To some, he was the deacon at Fourth Street Baptist Church. As a deacon, he recorded the church’s history. Fourth Street was a product of the removal of slaves and freedman from the previous congregation with their slave masters, he said in an interview with Edward Owens in 1979.

Outside of his time as Deacon, he served in the schools as well. He was at one point a teacher, assistant principal and basketball coach all at Western High School.
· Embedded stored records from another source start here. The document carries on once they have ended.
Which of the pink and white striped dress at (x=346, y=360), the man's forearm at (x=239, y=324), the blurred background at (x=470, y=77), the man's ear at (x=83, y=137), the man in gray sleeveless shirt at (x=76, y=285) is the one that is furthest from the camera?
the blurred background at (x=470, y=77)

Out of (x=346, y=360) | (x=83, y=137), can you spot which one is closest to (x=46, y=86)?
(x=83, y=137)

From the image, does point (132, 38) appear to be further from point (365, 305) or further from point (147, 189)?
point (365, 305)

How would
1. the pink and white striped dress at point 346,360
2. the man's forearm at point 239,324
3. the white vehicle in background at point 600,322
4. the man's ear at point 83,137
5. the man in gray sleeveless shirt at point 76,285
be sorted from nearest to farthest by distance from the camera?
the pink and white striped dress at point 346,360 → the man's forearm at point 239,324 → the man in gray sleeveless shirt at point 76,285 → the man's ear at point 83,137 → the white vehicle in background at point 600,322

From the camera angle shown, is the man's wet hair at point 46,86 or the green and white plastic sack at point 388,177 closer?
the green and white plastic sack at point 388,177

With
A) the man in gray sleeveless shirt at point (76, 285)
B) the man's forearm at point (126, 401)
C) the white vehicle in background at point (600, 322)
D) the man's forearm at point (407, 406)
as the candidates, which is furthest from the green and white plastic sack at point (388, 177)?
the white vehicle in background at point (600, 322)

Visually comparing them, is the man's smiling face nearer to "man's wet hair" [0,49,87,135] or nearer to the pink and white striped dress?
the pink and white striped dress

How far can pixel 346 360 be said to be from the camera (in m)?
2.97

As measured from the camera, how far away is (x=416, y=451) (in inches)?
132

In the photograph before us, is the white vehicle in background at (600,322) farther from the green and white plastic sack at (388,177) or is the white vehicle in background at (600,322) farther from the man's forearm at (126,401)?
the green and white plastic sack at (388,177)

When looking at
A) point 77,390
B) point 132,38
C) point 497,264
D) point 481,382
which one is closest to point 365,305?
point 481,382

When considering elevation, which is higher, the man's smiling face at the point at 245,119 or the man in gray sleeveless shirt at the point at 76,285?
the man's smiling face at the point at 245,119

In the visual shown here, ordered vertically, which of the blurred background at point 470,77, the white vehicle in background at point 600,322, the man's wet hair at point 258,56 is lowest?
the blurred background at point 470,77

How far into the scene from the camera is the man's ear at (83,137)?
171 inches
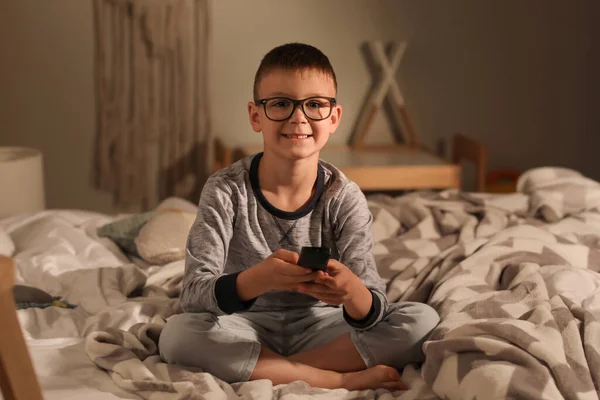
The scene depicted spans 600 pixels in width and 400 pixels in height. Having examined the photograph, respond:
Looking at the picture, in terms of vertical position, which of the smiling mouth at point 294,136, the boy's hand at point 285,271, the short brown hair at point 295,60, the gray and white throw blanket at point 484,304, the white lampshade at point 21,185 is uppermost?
the short brown hair at point 295,60

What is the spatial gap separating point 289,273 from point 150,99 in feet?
7.17

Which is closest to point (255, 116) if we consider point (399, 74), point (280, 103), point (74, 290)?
point (280, 103)

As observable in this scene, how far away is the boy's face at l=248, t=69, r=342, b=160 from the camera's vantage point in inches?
54.8

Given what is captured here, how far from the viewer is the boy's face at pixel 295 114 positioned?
139cm

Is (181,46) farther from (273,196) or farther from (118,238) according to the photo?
(273,196)

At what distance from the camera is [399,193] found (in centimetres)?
345

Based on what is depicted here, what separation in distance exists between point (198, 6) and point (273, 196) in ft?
6.46

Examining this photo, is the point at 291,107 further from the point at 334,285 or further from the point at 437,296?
the point at 437,296

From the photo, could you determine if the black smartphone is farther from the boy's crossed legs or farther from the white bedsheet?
the white bedsheet

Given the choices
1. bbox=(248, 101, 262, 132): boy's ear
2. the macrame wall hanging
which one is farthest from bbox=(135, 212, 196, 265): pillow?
the macrame wall hanging

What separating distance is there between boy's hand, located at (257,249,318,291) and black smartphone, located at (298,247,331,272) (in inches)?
0.5

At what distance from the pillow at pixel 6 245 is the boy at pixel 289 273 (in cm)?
73

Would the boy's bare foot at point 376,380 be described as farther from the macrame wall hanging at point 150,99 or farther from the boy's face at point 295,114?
the macrame wall hanging at point 150,99

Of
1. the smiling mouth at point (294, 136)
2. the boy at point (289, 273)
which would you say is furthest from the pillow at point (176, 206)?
the smiling mouth at point (294, 136)
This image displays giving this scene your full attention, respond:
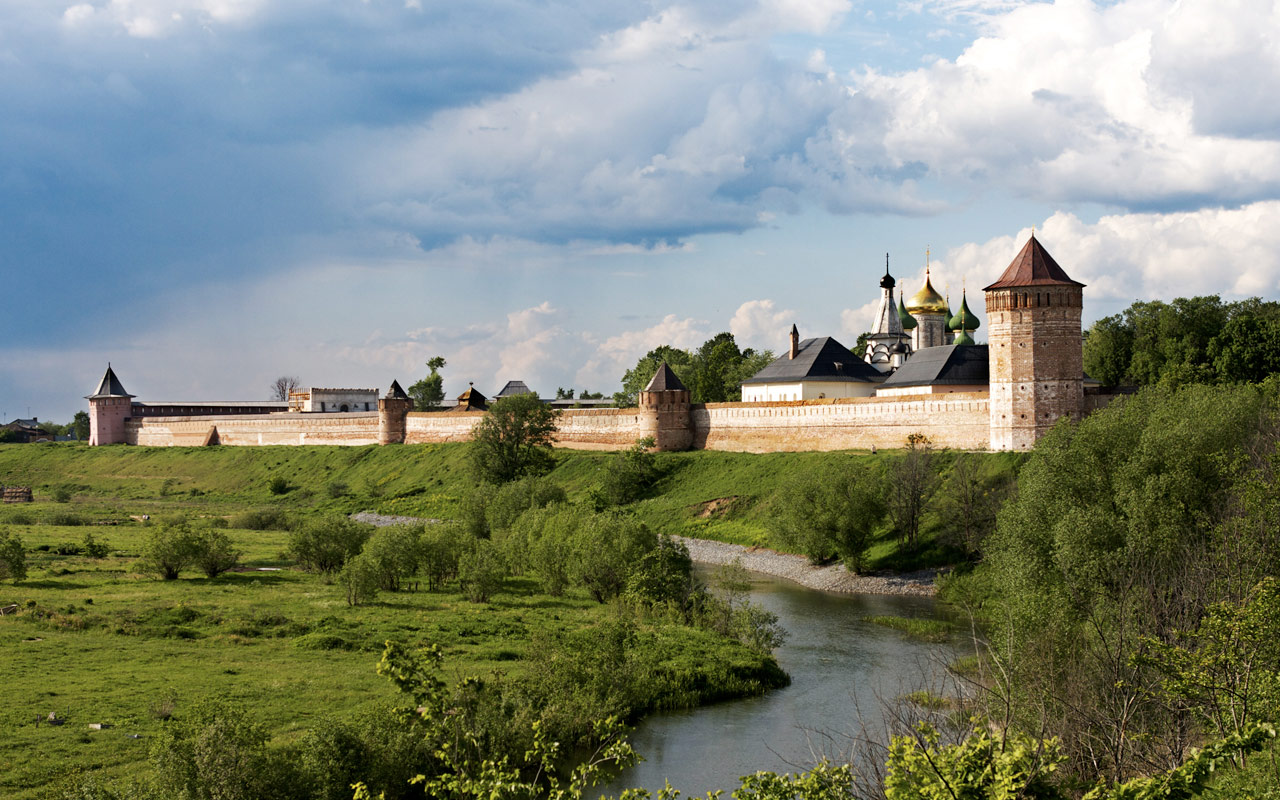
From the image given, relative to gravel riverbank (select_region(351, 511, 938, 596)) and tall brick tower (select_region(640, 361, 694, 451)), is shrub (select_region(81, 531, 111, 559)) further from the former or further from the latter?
tall brick tower (select_region(640, 361, 694, 451))

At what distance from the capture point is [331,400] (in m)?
84.8

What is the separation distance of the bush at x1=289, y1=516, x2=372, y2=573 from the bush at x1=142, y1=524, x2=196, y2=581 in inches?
114

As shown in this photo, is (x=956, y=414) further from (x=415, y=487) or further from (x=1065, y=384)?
(x=415, y=487)

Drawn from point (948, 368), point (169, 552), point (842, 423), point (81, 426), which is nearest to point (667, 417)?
point (842, 423)

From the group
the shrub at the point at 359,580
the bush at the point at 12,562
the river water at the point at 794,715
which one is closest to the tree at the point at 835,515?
the river water at the point at 794,715

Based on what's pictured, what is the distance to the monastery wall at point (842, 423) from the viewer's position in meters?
36.4

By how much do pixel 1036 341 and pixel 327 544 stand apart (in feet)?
67.6

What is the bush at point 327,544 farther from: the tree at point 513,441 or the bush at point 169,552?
the tree at point 513,441

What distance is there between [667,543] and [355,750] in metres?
12.3

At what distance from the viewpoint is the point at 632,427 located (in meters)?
48.0

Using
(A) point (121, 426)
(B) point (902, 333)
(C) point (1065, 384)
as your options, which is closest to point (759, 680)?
(C) point (1065, 384)

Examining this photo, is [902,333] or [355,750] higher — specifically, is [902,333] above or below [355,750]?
above

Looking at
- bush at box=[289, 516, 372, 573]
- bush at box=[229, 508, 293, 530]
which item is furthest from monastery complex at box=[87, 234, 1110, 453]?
bush at box=[289, 516, 372, 573]

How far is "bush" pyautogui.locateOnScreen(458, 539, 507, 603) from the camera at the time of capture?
79.5ft
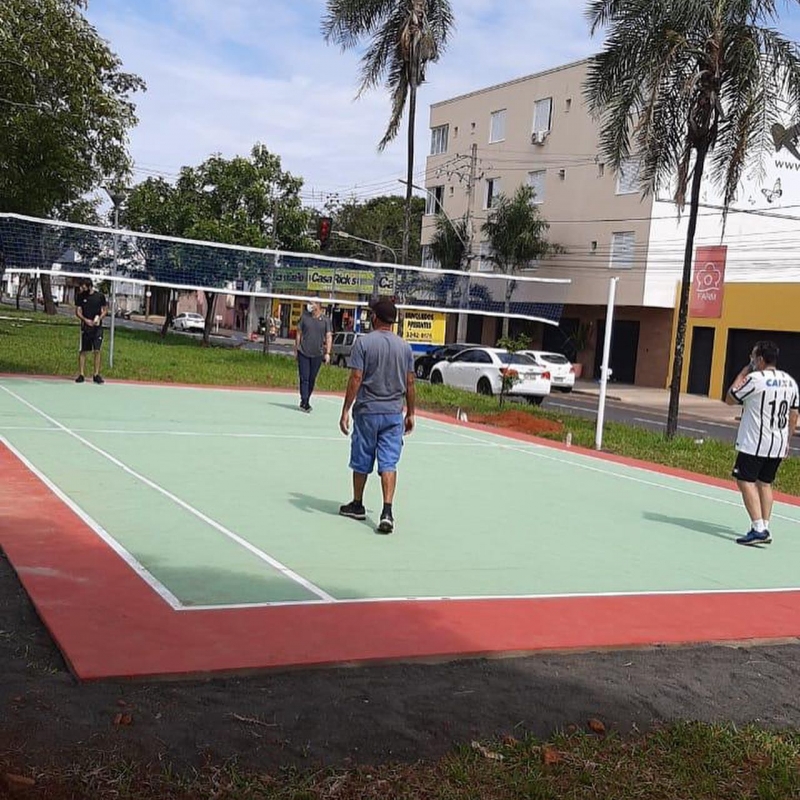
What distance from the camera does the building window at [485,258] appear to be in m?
46.1

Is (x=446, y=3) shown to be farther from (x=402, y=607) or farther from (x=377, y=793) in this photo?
(x=377, y=793)

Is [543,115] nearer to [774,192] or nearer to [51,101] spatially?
[774,192]

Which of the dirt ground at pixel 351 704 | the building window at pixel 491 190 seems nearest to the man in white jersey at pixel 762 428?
the dirt ground at pixel 351 704

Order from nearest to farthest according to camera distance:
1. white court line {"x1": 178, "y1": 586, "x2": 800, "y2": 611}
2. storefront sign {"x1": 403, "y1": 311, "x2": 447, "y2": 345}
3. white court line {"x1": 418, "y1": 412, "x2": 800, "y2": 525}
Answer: white court line {"x1": 178, "y1": 586, "x2": 800, "y2": 611}, white court line {"x1": 418, "y1": 412, "x2": 800, "y2": 525}, storefront sign {"x1": 403, "y1": 311, "x2": 447, "y2": 345}

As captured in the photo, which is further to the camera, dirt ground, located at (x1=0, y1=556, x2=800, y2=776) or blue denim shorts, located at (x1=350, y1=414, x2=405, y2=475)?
blue denim shorts, located at (x1=350, y1=414, x2=405, y2=475)

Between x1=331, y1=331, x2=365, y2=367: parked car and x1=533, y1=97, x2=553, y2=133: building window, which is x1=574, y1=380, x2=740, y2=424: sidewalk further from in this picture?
x1=533, y1=97, x2=553, y2=133: building window

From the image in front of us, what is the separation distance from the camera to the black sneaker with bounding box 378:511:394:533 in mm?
8805

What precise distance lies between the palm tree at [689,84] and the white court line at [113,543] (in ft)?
40.0

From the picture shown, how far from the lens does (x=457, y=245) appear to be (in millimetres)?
47094

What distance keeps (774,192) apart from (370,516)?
40604mm

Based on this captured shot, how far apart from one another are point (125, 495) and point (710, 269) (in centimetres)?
3530

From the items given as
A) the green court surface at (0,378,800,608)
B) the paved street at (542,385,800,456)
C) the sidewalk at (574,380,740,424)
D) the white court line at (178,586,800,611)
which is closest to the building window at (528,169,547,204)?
the sidewalk at (574,380,740,424)

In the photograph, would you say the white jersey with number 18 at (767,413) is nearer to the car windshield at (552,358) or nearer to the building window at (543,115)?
the car windshield at (552,358)

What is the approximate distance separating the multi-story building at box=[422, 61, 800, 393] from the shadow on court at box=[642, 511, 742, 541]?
28.9 m
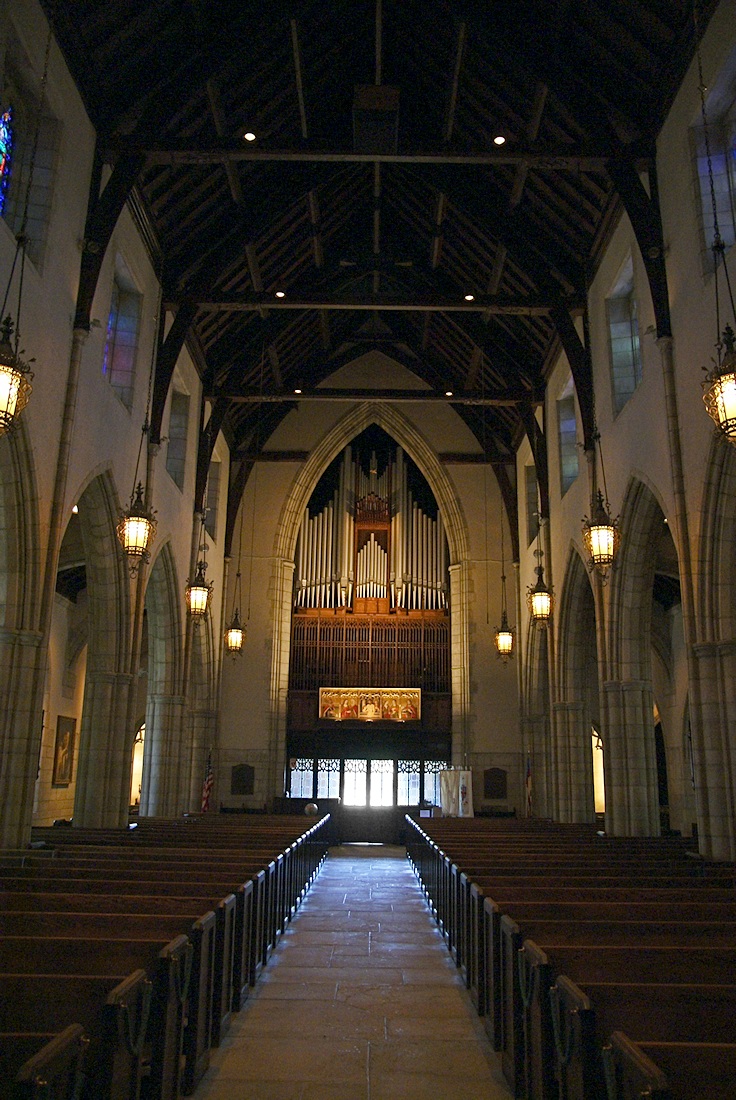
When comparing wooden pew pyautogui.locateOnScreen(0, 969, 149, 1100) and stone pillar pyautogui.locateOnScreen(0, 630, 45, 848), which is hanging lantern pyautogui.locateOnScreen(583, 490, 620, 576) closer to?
stone pillar pyautogui.locateOnScreen(0, 630, 45, 848)

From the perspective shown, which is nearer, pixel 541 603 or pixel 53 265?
pixel 53 265

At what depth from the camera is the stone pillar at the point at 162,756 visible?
14.8m

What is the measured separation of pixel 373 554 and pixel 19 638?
13.4m

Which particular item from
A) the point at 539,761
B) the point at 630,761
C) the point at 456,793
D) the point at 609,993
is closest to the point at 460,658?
the point at 539,761

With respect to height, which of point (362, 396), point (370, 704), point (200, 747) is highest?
point (362, 396)

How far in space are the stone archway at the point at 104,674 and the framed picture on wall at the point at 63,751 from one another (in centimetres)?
826

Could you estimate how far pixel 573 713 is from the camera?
1470cm

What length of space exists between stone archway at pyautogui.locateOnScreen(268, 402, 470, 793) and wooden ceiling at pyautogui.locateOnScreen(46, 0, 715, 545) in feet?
7.58

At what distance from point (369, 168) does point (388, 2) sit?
3.88m

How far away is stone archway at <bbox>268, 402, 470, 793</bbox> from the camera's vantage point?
19.9 meters

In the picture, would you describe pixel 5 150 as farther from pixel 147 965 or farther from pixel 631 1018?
pixel 631 1018

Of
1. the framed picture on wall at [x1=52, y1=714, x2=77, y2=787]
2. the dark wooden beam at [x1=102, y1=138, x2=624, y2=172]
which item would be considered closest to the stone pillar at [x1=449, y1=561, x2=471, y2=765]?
the framed picture on wall at [x1=52, y1=714, x2=77, y2=787]

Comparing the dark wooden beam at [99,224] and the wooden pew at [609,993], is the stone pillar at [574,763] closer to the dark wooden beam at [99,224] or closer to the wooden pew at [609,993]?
the dark wooden beam at [99,224]

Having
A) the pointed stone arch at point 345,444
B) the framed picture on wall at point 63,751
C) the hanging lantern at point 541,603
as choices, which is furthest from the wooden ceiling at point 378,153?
the framed picture on wall at point 63,751
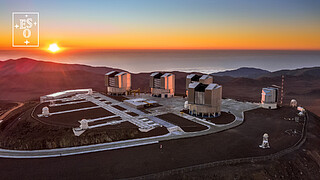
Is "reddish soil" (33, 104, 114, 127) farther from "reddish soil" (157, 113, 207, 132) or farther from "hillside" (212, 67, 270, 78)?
"hillside" (212, 67, 270, 78)

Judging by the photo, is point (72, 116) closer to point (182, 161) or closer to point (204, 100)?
point (204, 100)

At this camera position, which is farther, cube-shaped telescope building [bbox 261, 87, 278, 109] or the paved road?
cube-shaped telescope building [bbox 261, 87, 278, 109]

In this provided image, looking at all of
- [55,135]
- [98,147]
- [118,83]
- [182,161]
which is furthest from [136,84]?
[182,161]

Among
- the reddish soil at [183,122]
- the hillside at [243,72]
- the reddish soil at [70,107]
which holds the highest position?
the hillside at [243,72]

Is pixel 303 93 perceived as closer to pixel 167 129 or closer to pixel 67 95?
pixel 167 129

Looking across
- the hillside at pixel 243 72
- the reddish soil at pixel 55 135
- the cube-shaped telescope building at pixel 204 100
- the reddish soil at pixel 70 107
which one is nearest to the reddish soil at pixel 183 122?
the reddish soil at pixel 55 135

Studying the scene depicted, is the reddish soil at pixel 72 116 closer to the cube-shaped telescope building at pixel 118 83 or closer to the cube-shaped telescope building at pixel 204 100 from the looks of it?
the cube-shaped telescope building at pixel 204 100

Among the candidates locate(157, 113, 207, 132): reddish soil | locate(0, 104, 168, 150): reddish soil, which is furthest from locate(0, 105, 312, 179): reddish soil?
locate(0, 104, 168, 150): reddish soil
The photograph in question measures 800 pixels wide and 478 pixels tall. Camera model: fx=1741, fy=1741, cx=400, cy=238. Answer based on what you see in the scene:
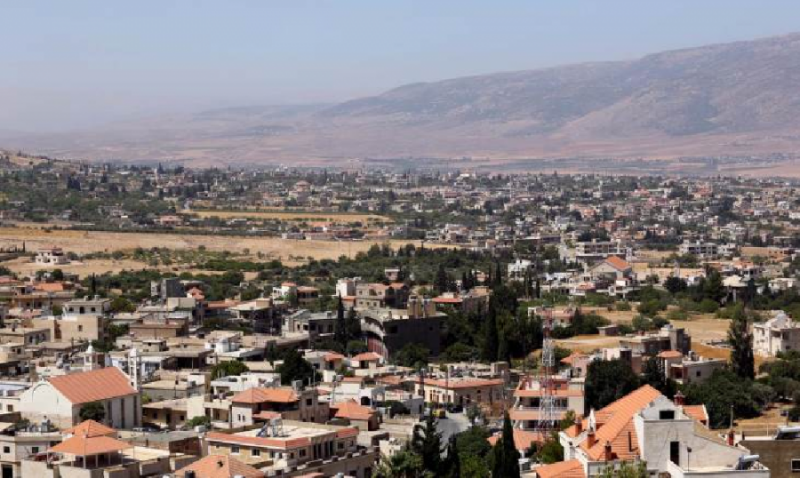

He eventually taught at Foust Middle School — now Foust Elementary.

During his time at the city school system, he would serve 43 years; later he would be receiving the Liberty Bell Award from the Owensboro-Daviess County Bar Association for such service.

He eventually would leave Owensboro to live in Cincinnati where his family resided.

Both would come to pass; Kendall in 1965 due to a blood clot after a car crash; Perkins in 1988. However, their legacy wasn’t lost with their death.

With the official name change of the park in both their honors in 1973, the Owensboro Dust Bowl began celebrating them with homage to a sport both loved dearly: Basketball.

Now as the Dust Bowl nearing its 50th anniversary in 2023, the park is almost different from what it was in the 1970s. Buckner recalls the basketball court and tennis court were switched sides, there were croquet boxes and a swimming pool that cost 50 cents where the spray park was.

One thing that has remained the same is the wall on its northern border.

Through the years, it has looked different, some paintings even to the point of vandalism last January

This time around, Buckner wants to be able to showcase the history of Owensboroans. Paintings of Josiah Henson currently don the wall and more plan to in the future. 

And to continue their legacy of the work the two put on in the community Buckner plans to bring the stories of people like Perkins and Kendall off the minds of the family stories we recount and onto the walls of the mural.

“I want the youth to understand that there are trailblazing people in Owensboro, and that could be you,” Buckner said. “You look at Joseph Kendall, you got a guy that was performing at professional level invited to play at the NFL caliber. Representation is huge.”